Top of STORED DATA

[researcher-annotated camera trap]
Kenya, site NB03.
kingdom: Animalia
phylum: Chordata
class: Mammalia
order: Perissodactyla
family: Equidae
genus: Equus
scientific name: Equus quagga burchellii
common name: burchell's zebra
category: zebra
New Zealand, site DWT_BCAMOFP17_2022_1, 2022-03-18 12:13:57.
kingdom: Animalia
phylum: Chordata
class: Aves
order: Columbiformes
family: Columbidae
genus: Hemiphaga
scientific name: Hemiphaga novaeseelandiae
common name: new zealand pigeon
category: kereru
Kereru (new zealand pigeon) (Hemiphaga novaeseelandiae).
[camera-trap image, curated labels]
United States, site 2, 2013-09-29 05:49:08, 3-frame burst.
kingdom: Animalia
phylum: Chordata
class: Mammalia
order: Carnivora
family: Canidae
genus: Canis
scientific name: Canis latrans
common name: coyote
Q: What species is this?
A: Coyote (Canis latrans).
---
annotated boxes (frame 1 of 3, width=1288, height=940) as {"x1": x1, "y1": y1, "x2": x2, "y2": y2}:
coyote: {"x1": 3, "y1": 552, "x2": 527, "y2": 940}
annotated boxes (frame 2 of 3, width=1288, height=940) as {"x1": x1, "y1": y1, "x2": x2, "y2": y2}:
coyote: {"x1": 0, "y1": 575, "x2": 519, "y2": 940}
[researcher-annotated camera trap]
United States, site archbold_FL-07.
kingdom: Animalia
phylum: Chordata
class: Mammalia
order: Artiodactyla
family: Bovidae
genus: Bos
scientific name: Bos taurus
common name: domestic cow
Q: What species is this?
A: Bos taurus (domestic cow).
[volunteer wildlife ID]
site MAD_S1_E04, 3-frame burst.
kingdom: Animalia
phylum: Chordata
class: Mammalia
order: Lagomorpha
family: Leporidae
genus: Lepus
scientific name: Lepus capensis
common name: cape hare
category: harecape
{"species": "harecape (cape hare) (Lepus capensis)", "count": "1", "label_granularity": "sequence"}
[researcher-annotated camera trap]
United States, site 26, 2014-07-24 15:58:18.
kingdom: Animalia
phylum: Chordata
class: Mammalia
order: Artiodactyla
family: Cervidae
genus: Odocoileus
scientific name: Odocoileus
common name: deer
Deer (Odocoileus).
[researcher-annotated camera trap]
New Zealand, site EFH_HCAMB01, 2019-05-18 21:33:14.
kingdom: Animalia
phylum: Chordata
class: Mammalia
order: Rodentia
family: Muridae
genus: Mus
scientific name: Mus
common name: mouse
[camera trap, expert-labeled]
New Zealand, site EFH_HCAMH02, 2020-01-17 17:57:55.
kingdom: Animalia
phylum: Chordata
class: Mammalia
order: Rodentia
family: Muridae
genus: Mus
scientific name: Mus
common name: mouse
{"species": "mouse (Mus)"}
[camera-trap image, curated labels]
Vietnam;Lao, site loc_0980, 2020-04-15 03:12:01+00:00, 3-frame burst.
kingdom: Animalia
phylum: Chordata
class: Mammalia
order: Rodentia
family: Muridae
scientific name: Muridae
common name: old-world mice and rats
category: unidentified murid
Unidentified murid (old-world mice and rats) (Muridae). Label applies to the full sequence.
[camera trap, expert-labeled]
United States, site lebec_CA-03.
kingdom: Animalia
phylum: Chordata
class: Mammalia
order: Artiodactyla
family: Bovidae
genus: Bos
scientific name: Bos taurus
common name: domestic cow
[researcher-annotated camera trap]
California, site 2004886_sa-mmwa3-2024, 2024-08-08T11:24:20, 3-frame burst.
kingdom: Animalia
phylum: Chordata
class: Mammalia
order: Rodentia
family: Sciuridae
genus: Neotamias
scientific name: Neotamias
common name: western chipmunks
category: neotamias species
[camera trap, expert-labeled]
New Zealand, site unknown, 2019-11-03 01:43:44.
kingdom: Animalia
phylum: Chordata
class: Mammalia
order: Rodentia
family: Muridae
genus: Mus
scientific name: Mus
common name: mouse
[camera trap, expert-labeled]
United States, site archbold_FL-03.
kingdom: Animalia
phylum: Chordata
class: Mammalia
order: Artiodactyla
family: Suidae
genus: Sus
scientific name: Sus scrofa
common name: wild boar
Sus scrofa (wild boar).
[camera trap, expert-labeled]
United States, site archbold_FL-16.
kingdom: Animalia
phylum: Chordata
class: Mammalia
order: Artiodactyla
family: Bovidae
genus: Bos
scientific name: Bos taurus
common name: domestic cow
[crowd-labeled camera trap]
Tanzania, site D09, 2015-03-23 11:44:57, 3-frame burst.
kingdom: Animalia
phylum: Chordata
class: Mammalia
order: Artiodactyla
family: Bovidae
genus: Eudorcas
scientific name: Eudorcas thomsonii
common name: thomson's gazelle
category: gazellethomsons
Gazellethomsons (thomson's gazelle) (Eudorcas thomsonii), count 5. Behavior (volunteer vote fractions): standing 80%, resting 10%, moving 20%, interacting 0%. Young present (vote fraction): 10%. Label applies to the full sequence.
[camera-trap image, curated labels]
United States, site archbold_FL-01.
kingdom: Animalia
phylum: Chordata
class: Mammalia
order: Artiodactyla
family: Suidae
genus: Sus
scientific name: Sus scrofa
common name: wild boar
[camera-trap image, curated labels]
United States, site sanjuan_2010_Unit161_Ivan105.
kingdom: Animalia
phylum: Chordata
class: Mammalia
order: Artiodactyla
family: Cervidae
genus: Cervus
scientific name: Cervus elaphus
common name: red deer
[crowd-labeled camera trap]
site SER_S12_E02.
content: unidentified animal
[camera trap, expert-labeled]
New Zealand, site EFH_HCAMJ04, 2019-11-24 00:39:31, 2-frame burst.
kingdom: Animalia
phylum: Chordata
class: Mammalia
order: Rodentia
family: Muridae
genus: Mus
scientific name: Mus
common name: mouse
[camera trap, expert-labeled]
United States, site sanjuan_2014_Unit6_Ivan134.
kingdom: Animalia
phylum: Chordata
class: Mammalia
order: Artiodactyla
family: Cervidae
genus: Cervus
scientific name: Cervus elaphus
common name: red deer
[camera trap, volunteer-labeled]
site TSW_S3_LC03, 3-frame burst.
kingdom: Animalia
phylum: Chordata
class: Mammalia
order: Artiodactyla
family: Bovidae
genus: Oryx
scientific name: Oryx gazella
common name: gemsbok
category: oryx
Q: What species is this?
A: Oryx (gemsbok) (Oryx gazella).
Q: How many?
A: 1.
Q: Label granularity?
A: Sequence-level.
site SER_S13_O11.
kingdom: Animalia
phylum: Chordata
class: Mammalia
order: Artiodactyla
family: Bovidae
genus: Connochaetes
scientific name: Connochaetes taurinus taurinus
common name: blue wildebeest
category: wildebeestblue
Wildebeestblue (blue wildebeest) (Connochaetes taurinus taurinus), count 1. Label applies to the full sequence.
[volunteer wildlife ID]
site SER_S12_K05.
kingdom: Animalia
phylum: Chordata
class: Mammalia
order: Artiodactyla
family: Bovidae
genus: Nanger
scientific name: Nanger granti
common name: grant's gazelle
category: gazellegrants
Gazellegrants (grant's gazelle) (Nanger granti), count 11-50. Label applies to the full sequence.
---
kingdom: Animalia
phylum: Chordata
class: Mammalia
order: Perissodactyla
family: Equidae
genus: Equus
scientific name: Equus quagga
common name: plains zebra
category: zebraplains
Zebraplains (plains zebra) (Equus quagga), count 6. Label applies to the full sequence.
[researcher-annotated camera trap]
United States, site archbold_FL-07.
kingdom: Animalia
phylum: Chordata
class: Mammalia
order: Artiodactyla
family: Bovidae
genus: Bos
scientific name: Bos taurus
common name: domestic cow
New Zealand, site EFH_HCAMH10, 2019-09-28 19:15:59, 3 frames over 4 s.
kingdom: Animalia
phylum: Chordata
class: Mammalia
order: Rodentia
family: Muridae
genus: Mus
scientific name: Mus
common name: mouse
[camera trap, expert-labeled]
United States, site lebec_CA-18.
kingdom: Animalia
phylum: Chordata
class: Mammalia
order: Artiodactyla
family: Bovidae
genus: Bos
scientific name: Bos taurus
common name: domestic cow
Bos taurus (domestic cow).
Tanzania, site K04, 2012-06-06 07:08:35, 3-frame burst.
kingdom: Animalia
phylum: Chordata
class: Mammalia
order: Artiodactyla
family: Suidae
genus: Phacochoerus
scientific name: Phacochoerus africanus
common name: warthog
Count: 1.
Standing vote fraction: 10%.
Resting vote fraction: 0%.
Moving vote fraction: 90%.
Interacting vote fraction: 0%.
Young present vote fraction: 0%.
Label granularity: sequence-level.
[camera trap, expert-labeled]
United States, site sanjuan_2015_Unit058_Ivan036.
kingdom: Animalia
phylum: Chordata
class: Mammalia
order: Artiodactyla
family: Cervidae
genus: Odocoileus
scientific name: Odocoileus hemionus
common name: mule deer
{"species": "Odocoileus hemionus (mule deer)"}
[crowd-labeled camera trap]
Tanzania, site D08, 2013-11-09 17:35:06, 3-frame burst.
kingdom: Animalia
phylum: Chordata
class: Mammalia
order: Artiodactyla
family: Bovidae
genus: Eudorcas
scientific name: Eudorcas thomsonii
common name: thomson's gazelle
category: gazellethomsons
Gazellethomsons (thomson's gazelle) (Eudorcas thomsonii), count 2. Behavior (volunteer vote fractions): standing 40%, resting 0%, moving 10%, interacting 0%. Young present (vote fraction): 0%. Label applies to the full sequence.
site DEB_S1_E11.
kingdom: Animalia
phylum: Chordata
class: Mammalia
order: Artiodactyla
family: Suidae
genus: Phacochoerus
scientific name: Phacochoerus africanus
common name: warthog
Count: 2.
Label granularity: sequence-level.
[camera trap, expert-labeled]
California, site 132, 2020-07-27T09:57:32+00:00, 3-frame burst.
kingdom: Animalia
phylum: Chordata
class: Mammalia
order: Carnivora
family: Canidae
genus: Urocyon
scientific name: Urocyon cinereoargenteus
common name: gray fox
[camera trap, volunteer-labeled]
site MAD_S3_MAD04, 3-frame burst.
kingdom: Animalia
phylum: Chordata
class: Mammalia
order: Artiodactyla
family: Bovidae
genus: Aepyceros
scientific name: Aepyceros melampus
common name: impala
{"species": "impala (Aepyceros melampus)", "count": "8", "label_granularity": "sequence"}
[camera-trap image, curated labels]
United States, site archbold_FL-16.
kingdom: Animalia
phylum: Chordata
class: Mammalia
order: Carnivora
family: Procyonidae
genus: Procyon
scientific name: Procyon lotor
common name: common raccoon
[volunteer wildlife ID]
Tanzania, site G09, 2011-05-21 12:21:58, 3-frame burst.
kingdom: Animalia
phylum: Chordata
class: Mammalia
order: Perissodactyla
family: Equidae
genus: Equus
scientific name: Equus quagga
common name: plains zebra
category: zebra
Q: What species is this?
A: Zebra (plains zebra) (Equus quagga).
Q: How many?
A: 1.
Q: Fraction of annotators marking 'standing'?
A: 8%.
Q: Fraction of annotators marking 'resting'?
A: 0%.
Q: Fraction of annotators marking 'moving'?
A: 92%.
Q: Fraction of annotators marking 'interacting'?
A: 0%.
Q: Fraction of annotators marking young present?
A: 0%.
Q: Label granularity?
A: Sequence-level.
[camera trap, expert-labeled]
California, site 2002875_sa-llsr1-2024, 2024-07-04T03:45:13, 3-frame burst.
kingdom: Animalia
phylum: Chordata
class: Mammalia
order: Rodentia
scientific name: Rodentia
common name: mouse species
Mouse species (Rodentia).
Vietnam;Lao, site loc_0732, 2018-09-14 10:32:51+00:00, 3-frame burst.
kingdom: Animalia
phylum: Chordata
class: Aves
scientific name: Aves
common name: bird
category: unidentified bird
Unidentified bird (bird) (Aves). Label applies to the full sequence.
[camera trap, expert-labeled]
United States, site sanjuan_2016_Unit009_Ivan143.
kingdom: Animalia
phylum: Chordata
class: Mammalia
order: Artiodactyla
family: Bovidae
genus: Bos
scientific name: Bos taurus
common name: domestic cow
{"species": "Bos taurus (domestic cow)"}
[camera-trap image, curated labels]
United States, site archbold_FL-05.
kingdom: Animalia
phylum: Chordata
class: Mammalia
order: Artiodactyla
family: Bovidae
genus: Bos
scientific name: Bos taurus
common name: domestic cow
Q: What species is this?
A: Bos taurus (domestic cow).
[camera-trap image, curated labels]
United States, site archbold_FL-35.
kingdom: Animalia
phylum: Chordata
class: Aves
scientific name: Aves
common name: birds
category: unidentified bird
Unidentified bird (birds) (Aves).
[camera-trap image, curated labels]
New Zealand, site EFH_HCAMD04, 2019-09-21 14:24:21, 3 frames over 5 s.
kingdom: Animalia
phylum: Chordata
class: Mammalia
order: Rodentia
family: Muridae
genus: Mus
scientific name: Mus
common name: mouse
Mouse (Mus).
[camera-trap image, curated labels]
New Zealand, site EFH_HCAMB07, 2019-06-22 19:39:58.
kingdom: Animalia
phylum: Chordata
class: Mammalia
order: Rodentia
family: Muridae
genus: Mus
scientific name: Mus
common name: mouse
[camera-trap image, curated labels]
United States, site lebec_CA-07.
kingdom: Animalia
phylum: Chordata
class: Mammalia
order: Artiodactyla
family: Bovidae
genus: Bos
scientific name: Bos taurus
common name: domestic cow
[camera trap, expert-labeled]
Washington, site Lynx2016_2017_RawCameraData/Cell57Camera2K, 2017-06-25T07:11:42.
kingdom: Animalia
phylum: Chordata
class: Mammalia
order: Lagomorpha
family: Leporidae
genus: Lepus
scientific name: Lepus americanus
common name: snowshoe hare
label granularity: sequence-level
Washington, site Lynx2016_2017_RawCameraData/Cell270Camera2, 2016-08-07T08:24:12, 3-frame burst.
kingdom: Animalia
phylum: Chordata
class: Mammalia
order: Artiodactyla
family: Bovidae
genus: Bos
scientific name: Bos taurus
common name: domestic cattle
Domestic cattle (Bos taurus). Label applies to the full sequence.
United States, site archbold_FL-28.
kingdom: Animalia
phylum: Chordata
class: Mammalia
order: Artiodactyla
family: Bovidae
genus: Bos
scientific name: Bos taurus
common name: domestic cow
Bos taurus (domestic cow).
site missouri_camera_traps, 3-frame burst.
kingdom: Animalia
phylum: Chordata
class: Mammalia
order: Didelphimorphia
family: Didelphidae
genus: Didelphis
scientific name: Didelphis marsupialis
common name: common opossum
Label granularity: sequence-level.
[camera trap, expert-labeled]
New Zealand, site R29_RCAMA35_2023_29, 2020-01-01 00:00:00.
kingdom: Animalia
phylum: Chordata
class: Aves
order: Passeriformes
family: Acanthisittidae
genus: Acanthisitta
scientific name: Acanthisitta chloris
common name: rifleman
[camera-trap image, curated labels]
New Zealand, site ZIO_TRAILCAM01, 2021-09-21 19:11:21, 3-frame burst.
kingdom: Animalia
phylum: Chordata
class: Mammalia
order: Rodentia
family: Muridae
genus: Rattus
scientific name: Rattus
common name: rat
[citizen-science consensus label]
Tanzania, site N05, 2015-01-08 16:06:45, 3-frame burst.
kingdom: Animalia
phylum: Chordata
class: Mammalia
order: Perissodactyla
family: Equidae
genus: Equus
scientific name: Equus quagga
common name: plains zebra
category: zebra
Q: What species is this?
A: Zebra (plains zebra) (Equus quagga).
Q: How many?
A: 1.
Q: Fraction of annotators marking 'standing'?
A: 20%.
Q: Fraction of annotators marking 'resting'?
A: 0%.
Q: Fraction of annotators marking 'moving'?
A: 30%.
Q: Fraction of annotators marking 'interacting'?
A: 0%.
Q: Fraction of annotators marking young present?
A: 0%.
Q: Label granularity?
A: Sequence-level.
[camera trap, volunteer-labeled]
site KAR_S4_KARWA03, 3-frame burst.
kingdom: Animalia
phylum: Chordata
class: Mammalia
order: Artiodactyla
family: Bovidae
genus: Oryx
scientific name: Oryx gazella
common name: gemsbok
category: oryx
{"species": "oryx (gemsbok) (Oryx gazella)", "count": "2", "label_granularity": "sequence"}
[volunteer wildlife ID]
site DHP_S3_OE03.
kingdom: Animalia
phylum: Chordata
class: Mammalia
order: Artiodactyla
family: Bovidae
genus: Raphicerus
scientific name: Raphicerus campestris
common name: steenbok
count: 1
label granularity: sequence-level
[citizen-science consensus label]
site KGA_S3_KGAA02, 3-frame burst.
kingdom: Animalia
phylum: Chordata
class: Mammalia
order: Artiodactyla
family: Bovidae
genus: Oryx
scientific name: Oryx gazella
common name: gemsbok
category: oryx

Bottom of STORED DATA

TASK BRIEF: For the word "Vietnam", find every line in the data that holds it and copy that line.

THE COMPLETED TASK:
Vietnam;Lao, site loc_0980, 2020-04-15 03:12:01+00:00, 3-frame burst.
Vietnam;Lao, site loc_0732, 2018-09-14 10:32:51+00:00, 3-frame burst.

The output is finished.